Jungua: Descendents of the Dragon December 27, 2008
By Glen Creason
Oh the feeble English language and the thesaurus that has such a limited amount of terms for incredible. Astonishing, astounding, marvelous, unusual are all words that would fit in describing the show “Jungua: Descendents of the Dragon” which is purported to be reflective of ancient Chinese culture using acrobatics, contortions, traditional dance and martial arts. Certainly the physical virtues of balance, flexibility and strength are in great evidence but there is also discipline, grace and courage shown in good measure here also. To make all of it more of a spectacle there are dramatic costumes, evocative sets and music that seemed more Cirque du Soleil than Zhou dynasty. Only the music was canned and modern with the rest being inspired by traditions that go back untold generations. The show is basically split in half with the men doing the kung fu or Qigong and the women showing their own style of strength, daring and grace in the acrobatics and dance. The gents have mostly trained in Henen where the world famous Shaolin temple exists and this 1500 year old discipline makes great demands on the body, requiring complete dedication and concentration. The ladies are drawn from the Beijing Acrobatic Troupe near the Forbidden City in Beijing and they also practice arts passed on for centuries.
The program featured about twenty-five segments and each has its appeal and each challenged the viewer’s belief in the stamina and strength of the players. There were many exhibitions of the kung fu with flying lances, swords, hands, feet and other weapons too esoteric for my descriptions. There was “Animal Kungfu,” “Kungfu with weapons,” a sit up and take notice “Bullwhip Kungfu,” a “Kungfu Fighting” that had nothing to do with Carl Douglas and even “Chinese Fans Kungfu” that came very close to dance choreography. There were also feats of will and discipline including “Trident Quigong” which placed a spear into an artist’s stomach which would have pierced the flesh of almost anyone or thing. There was “Iron Head Quigong” that involved huge chunks of concrete and metal bars being smashed off a player’s cranium with a sledge hammer and the one that really had the audience squirming which placed men on sharp swords and beds of nails as they piled upon each other three layers high. No harm, no blood, no foul!
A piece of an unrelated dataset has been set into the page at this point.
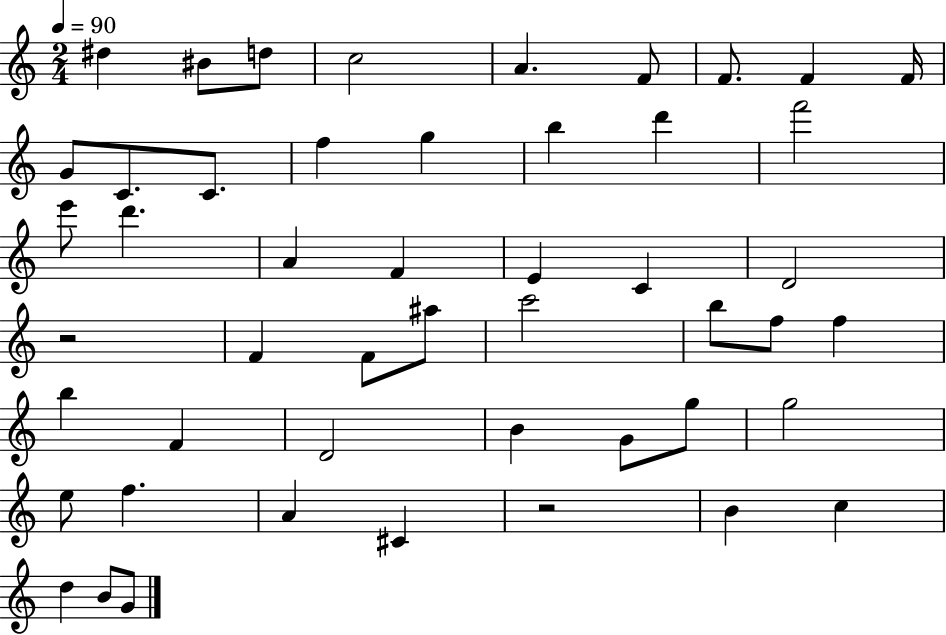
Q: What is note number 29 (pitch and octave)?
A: B5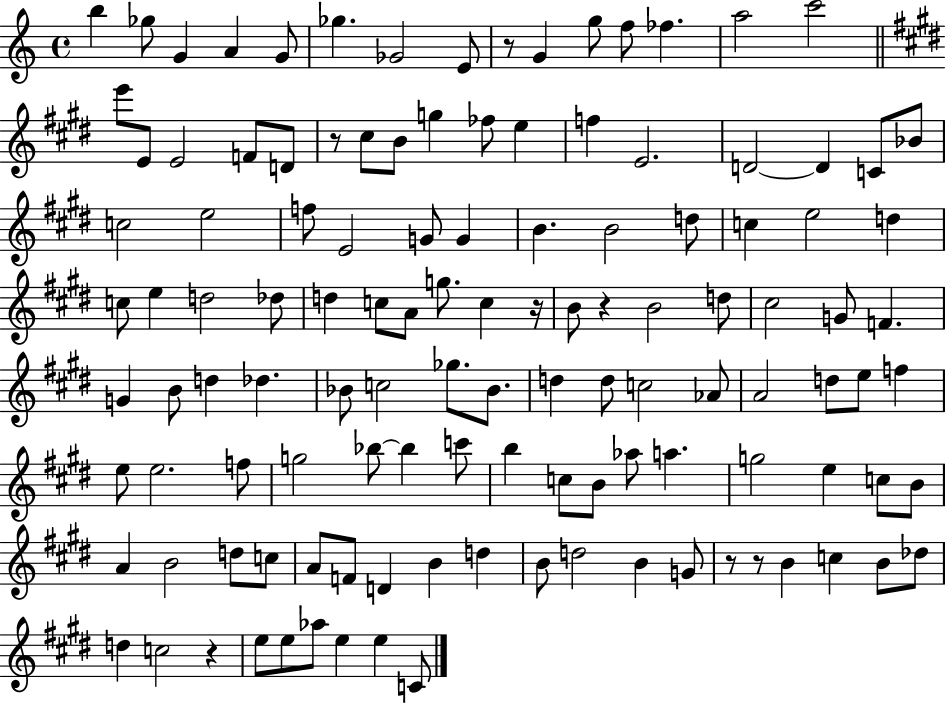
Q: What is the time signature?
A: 4/4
The ladies represented beauty and charm but also some unbelievable strength of their own. They enchanted in dances like “the Long Sleeves Dance,” or astounded in balance by spinning multiple colorful carpets with all available hands and feet, then actually used their mouths to make it five spinning at once. They deftly juggled umbrellas with their feet in a display of dexterity that would have been incredible had it been done with the hands. Yet, these were not the most incredible of their doings on this night. By far the most mind-bending of the ladies adventures was the single hand stand act that required the balance and contortion of an entire person on one dainty little hand supported by a shoulder of such strength it seemed absolutely impossible.
Not only did the audience learn a lot about Kung Fu and acrobatics we learned about the differences between Eastern and Western audiences who were represented in equal numbers on this night. Around my seats cries of amazement and appreciation rang out including the Chinese “Hoo Hoo!” and the Californian “Sheesh!” My sentiments exactly.